Watching this reminded me of why I hate slippy, someone needs to gun him/her down >:3

Seriously, what is it's gender?


----------



## Duality Jack (Oct 14, 2009)

I'd go for "Androgynously annoying"


----------



## south syde dobe (Oct 14, 2009)

The Drunken Ace said:


> I'd go for "Androgynously annoying"


 
...works for me lol, I think vg cats did a comic about star fox, falco and peppy trying to figure out slippy's gender but failed miserably at it XP


----------



## Duality Jack (Oct 14, 2009)

Like what's to know its a failure to fly and gets on your nerves.


----------



## Jashwa (Oct 14, 2009)

I love that video.  So awesome.


----------



## blackfuredfox (Oct 14, 2009)

south syde fox said:


> ...works for me lol, I think vg cats did a comic about star fox, falco and peppy trying to figure out slippy's gender but failed miserably at it XP



http://www.vgcats.com/comics/?strip_id=103
there ya go, and everyone hates slippy, the hate for him out numbers the porn of Krystal.


----------



## El-Matto (Oct 14, 2009)

Lol, I'm on your team you idiot!


----------



## south syde dobe (Oct 14, 2009)

blackfuredfox said:


> http://www.vgcats.com/comics/?strip_id=103
> there ya go, and everyone hates slippy, the hate for him out numbers the porn of Krystal.


 
lol I need to look at vg cats more often but yea I probably figured the hate for slippy could surpase the porn featuring krystal XD

I think slippy is one of the top 10 most annoying video game characters created D:


----------



## blackfuredfox (Oct 14, 2009)

south syde fox said:


> lol I need to look at vg cats more often but yea I probably figured the hate for slippy could surpase the porn featuring krystal XD
> 
> I think slippy is one of the top 10 most annoying video game characters created D:



he is the most annoying no question.


----------



## south syde dobe (Oct 14, 2009)

blackfuredfox said:


> he is the most annoying no question.


 
yea...the only thing thats near as annoying has him is tingle from the zelda series and that damn fairy @.@
Also for no apparent reason I'm going to put that pic I have from my brawl album here...captain falcon is giving
link his fairy back lmao XD


----------



## Steel_Wolf (Oct 14, 2009)

HA funny


----------



## Beta Link (Oct 14, 2009)

south syde fox said:


> Seriously, what is it's gender?


Officially?

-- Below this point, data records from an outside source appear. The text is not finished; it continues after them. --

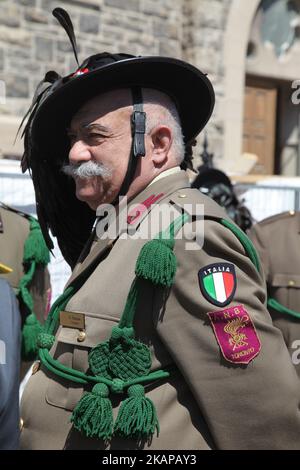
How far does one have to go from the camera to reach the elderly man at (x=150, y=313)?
5.79 feet

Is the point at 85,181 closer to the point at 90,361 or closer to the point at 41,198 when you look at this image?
the point at 41,198

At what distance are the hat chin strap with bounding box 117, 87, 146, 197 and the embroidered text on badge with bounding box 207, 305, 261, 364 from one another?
525 millimetres

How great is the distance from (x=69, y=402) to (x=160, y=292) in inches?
15.7

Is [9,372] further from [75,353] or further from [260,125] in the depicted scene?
[260,125]

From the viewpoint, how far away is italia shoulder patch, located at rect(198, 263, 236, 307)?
5.85ft

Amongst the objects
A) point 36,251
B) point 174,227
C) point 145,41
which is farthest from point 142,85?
point 145,41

He's a guy. But there I go ruining everyone's fun. :V


But yeah, that was pretty funny, especially the ending.


----------



## Imperial Impact (Oct 15, 2009)

Old.


Beta Link said:


> Officially? He's a guy. But there I go ruining everyone's fun. :V


 Lol @ Starfox DS


----------



## south syde dobe (Oct 15, 2009)

Beta Link said:


> Officially? He's a guy. But there I go ruining everyone's fun. :V
> 
> 
> But yeah, that was pretty funny, especially the ending.


 
lol I thought he might of been a guy but I wasn't too sure D:

also..."COCKY LITTLE FREAKS!!!"


----------



## Maikeru368 (Oct 17, 2009)

I always shot slippy down befor every mission so i didnt have to hear him lmao
Also, LOVED that Star Fox Video xD


----------



## Ikrit (Oct 17, 2009)

http://www.youtube.com/watch?v=WLlvTzkr8UY
this one in my favorite...


----------



## Neighboursfiends (Oct 31, 2009)

is it removed


----------



## Valnyr (Nov 1, 2009)

Starfox is the reason i'm a furry. I am a loyal fan.


----------



## Neighboursfiends (Nov 1, 2009)

This video has been removed 

fuck the video is removed


----------